10am – general session, with 3 Christian faith perspectives: evangelical (Bob Webber), Catholic (Jack Caputo), Mainline Protestant (Phyllis Tickle)

3 exploratory questions: (1) What does your tradition need to leave behind, as we move from modern era to this new territory? (2) What does your tradition need to gain or learn from the other 2? (3) What about the other 2 traditions, that makes it hard for people in your tradition to learn from them?

respective sound bites::

Webber: the evangelical experiment is in trouble — too much shaped by modernity, too much in its own box..

Caputo: what’s wrong with Catholicism? let’s start with sexism and authoritarianism, the boys just haven’t learned to played with the girls.. authoritarianism [is connected to] anxiety about certitude, which shows up with Papal infallibility.. the [Catholic] church does do right in social justice, and that voice is being muted by a stampede to the right b/c of the abortion issue.. critiques of violence, injustice, that’s the authentic Christian voice.. to understand the Reformation is helpful, which is [in part a] deconstruction of authoritarian power -> the church is the people, not clergy; to read the Bible.. what bothers this pathology about infallibility and certitude…. problems with evangelicals, the inerrancy thing shows up, it’s the same **** thing! An inordinate fear of the human condition, fear of the fact we didn’t drop out of heaven hard-wired with the truth.. we have to make our way through the world.. Biblicism puts them off..

Tickle: got to give up notion that rationality is the only way to know experience.. intellectualism is a great thing, but it’s only a part.. dedication to denominationalism is on the way out, has been a deterrant to expansion into the larger Christian body.. need to make a distinction between observing Christian vs. cultural Christian.. to be a Christian has to cost you something, and not a matter of social comfort.. need to forsake their lakc of self-discipline.. and, the lack of Biblical formation is amazing.. the parables alone don’t give you the context.. evangelicals have been good at religious education and biblical literacy.. evangelicals have a personal and spiritual intimacy with God, and can share that in fellowship with each other.. evangelicals have a passion that doesn’t show up in other traditions.. it’s not enough to say be free, it’s be free and sin no more (referring to parable of the woman caught in adultery).. a theology of religion that allows holding on to one’s tradition and convictions, and recognize that others may believe differently.. a sense of aesthetics, Catholics seem to have more of that than Mainline/Protestantism.. and notion that time can be sacramentalized.. sense of fragility with evangelicalism.. the real argument is really between relativists and absolutists, rather than liberals and conversatives (cf. Smith).. both side believe in the same absolutes: GOd, Jesus, Scriptures.. they differ in how those absolute values are approached.. this needs to be reframed..
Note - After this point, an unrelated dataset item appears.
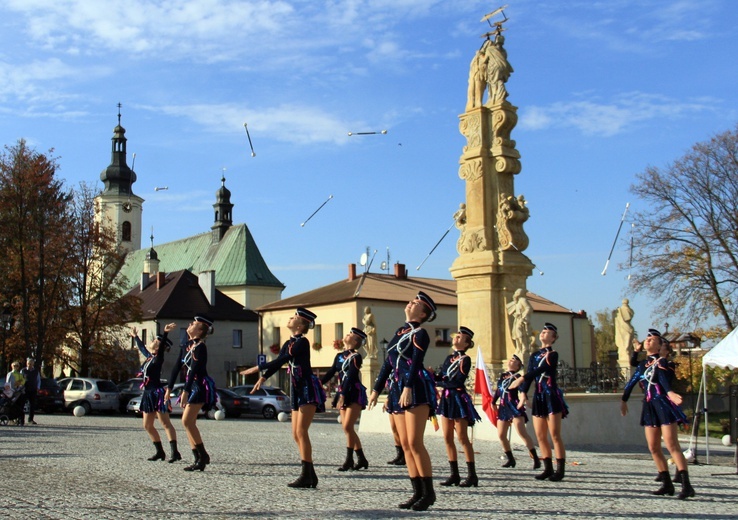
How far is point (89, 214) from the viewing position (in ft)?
145

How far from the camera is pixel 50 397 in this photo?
33.9 m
concise 1 sentence statememnts -> Rethink everything. Understand your finitude, your limits, we do the best we can, we don’t have infallible access to anything, and that’s what you mean by faith. Get passionate about God.
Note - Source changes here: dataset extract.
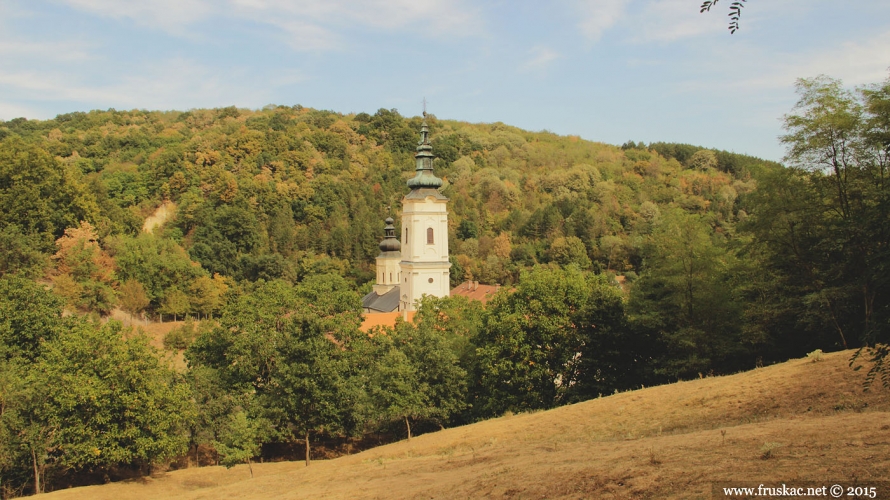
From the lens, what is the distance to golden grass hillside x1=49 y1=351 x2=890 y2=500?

what’s resentful and embarrassing? Caputo: fundamentalism’s unintellectual approach to matters of faith; Tickle: assumed uniformity of politial opinion among Christians; Webber: we look more like culture than Christianity..
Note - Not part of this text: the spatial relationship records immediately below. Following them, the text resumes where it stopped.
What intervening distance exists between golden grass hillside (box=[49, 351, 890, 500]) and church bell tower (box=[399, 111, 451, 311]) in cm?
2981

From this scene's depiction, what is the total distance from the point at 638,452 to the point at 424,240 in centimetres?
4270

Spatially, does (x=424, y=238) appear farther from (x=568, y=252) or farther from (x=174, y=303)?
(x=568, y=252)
what is the treasure of each tradition -> Caputo: the necessity for faith to dialogue with philosophy, so theology is more reflective, less naive, able to give a reason for the hope in you.. that’s how theology is done in the Catholic tradition.. Tickle: Book of Common Prayer, liturgy, as that’s been handed down over history.. Webber: passion. Evangleicals are passionate about Jesus, about their faith.. caveat, in addition to that, we really need to become a more reflective community..

Brian (moderator): we find we meet one another in weakness and brokenness.. and, postscript 11 hours later– acoustics in the general session room is terrible, b/c of concrete walls and vastness of space.. I felt this panel’s go around wasn’t as feisty as the San Diego one, but I wouldn’t know, since I wasn’t there.